Mit diesen Worten packte der Wolf das Lamm, schleppte es in den Wald und fraß es einfach auf.

Die Taube und die Ameise:

An einem heißen Sommertag flog eine durstige Taube an einen kleinen, rieselnden Bach. Sie girrte vor Verlangen, neigte ihren Kopf, tauchte den Schnabel in das klare Wasser und saugte hastig das erfrischende Naß.

Doch plötzlich hielt sie inne. Sie sah, wie eine Ameise heftig mit ihren winzigen Beinchen strampelte und sich verzweifelt bemühte, wieder an Land zu paddeln.

Die Taube überlegte nicht lange, knickte einen dicken, langen Grasstengel ab und warf ihn der Ameise zu. Flink kletterte diese auf den Halm und krabbelte über diese Rettungsbrücke an's Ufer.

Die Taube grummelte zufrieden, schlurfte noch ein wenig Wasser und sonnte sich danach auf einem dicken, dürren Ast, den der Blitz von einem mächtigen Baum abgespalten hatte und der nahe am Bach lag.

Nach einer Weile erschien ein junger Bursche. Er patschte barfüßig durch die Wiesen zum Wasser. Er trug selbstgeschnitzte Pfeile und einen Bogen. Als er die Taube sah, blitzten seine Augen auf. "Gebratene Tauben sind meine Lieblingsspeise", lachte er und spannte siegesgewiß seinen Bogen.

Erbost über dieses unerhörte Vorhaben gegen ihren gefiederten Wohltäter kroch die Ameise flink auf seinen Fuß und zwickte ihn voller Zorn.

Der Taugenichts zuckte zusammen und schlug mit seiner Hand kräftig nach dem kleinen Quälgeist. Das klatschende Geräusch schreckte die Taube aus ihren sonnigen Träumen auf, und eilig flog sie davon.

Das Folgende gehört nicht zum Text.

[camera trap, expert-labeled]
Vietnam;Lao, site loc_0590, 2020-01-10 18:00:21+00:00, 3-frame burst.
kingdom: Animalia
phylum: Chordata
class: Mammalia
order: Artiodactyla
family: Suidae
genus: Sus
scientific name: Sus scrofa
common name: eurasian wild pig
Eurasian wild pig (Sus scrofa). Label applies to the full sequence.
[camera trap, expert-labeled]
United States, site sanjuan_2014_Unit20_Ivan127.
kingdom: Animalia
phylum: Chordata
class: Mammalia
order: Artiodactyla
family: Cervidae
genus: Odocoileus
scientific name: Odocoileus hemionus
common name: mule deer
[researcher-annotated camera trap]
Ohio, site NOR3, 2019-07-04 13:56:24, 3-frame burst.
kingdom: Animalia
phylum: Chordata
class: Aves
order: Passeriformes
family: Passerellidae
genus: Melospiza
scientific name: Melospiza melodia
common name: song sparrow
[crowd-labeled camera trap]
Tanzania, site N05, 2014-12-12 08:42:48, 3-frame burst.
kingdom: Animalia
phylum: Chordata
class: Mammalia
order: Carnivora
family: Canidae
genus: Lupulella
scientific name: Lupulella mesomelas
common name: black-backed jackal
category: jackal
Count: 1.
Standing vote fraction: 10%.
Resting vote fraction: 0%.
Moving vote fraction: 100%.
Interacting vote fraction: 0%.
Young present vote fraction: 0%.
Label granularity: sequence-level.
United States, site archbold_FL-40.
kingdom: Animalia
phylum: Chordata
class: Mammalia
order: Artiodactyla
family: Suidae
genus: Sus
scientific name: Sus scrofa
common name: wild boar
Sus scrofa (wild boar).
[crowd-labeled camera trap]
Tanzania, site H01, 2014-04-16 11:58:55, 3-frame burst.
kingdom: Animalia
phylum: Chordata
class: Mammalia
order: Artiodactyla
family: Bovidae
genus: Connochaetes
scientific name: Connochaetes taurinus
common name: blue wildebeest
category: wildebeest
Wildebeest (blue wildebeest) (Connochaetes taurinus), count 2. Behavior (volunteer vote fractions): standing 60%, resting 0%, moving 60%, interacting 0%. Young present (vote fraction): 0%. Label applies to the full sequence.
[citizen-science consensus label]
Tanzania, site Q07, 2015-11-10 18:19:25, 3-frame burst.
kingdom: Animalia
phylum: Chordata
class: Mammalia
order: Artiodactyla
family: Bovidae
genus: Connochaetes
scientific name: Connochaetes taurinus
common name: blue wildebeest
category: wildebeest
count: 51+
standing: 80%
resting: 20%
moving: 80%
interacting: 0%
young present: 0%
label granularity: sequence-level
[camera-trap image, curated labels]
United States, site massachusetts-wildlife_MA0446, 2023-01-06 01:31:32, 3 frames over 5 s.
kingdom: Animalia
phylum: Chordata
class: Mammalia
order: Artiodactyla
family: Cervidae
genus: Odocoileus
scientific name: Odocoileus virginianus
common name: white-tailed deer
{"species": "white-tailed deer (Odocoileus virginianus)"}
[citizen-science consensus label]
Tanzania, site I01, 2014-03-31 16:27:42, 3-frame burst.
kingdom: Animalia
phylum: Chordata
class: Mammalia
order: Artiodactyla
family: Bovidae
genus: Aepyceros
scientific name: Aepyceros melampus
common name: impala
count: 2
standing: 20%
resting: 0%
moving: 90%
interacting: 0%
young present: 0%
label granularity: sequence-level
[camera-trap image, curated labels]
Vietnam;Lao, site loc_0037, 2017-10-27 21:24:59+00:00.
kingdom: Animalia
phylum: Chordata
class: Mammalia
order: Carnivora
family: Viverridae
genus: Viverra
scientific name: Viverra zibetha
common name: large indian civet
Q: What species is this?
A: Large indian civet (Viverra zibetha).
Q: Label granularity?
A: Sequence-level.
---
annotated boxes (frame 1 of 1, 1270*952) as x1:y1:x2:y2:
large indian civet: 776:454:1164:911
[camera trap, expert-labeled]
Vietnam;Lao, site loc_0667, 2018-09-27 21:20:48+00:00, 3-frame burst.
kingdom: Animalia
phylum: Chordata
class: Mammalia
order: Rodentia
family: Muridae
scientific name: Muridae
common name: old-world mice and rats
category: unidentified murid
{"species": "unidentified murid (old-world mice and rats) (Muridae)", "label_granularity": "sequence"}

Voller Freude, daß sie ihrem Retter danken konnte, biß die Ameise noch einmal kräftig zu und kroch dann in ein Maulwurfsloch.

Das Schwein, die Ziege und der Hammel:

Eine Ziege, ein Hammel und ein gut gemästetes Schwein wurden auf einem Karren zum Markt gefahren.

Die Ziege reckte ihren Hals und schaute neugierig in die Landschaft. Der Hammel hing seinen Gedanken nach. Nur das Schwein war aufsässig und fand keine Freude an diesem Ausflug.

Es schrie so entsetzlich, daß es sogar dem gutmütigen Hammel zu viel wurde. "Warum machst du denn so einen Lärm? Man kann dabei ja keinen klaren Gedanken fassen."

Auch die Ziege schimpfte mit dem Schwein und meckerte: "Hör endlich auf mit dem albernen Gezeter und benimm dich anständig. Schau dir die herrlichen, saftigen Wiesen an und sei dankbar dafür, daß du nicht zu Fuß gehen mußt."

"Törichte Ziege, dummer Hammel", schneuzte das Schwein, "ihr haltet euch wohl für sehr klug und gebildet, daß ihr mir Vorschriften machen wollt. Glaubt ihr denn, daß der Bauer uns zu unserem Vergnügen herumkutschiert? Hättet ihr nur einen Funken Verstand, dann wüßtet ihr, auf welchem Weg wir uns befinden.

Bestimmt denkst du, du leichtsinnige Ziege, man will auf dem Markt nur deine Milch verkaufen. Du, törichter Hammel, glaubst vielleicht, daß man es einzig auf deine Wolle abgesehen hat. Ich aber für meinen Teil weiß es ganz genau, daß man mich mit dem vielen guten Essen ausschließlich zu dem Zweck vollgestopft hat, mich zu töten und aufzufressen. Darum laßt mich um Hilfe schreien, solange ich es noch kann!"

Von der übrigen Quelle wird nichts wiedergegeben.